As the Managing Director of Charis UAS, Rwanda’s first licensed drone company, she has played a fundamental role in advancing the use of Unmanned Aerial Vehicles (UAVs) to improve efficiency in vector control, agriculture, construction, mapping, healthcare, and more. Under her leadership, Charis UAS has leveraged drone technology to revolutionize data collection and digital solutions.
Michele Banks: The Pulse of Life in Ink and Color
Michele Banks, known as Artologica, is a Washington, D.C.-based artist using watercolor and ink to explore themes such as cell division, neuroscience, the microbiome, and climate change. Her pieces capture a slightly abstracted scientific imagery, creating beautiful interpretations of biological and environmental processes.
Banks has exhibited her work at the National Institutes of Health (NIH), the American Association for the Advancement of Science (AAAS), and major scientific conferences, including the Society for Neuroscience and the American Society for Microbiology. Her art has appeared on journal covers, in textbooks, and in publications such as Scientific American, The Scientist, and Wired.
Dame Sarah Gilbert: The Scientist Who Helped Save Millions of Lives
Dame Sarah Gilbert, Born in April 1962, is a vaccinologist whose groundbreaking work on the Oxford AstraZeneca COVID-19 vaccine has saved millions of lives worldwide.
In 1983, Gilbert graduated with a Bachelor of Science in Biological Sciences from the University of East Anglia. She then pursued a PhD at the University of Hull, focusing her studies on the genetics and biochemistry of the yeast Rhodosporidium toruloides, and earned her doctorate in 1986.
Andrew Carnie: Immersing Audiences in Science
Andrew Carnie is a notable contemporary visual artist with a global exhibition footprint, based in the UK.
An emeritus fellow at the Winchester School of Art, Southampton University, Carnie’s work focuses greatly on the intersection of art and science. In fact, he has a blog focused on just that.
While he frequently collaborates with scientists, his creative approach remains broad and unconstrained by specific media, adapting his methodologies to the context and themes of each project.
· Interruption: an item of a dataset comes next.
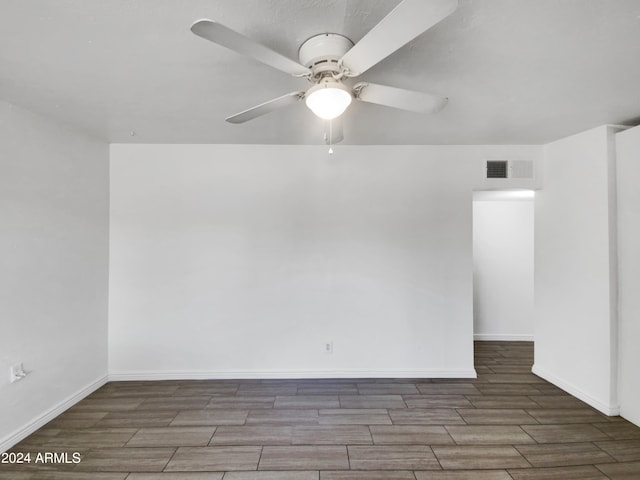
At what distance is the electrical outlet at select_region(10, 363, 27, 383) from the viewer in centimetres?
209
Dr. Nora Volkow: The Brain Behind Modern Addiction Research
Dr. Nora Volkow, a distinguished neuroscientist, is an important contributor in the fields of addiction science and mental health research.
Born in Mexico City in 1956, Dr. Volkow demonstrated academic prowess from the start, attending the National University of Mexico’s Medical School, where she was awarded the prestigious Robins Award for being the best medical student of her generation. She attending New York University to further her expertise in psychiatry, earning a Laughlin Fellowship for being one of the ten most outstanding psychiatric residents in the United States.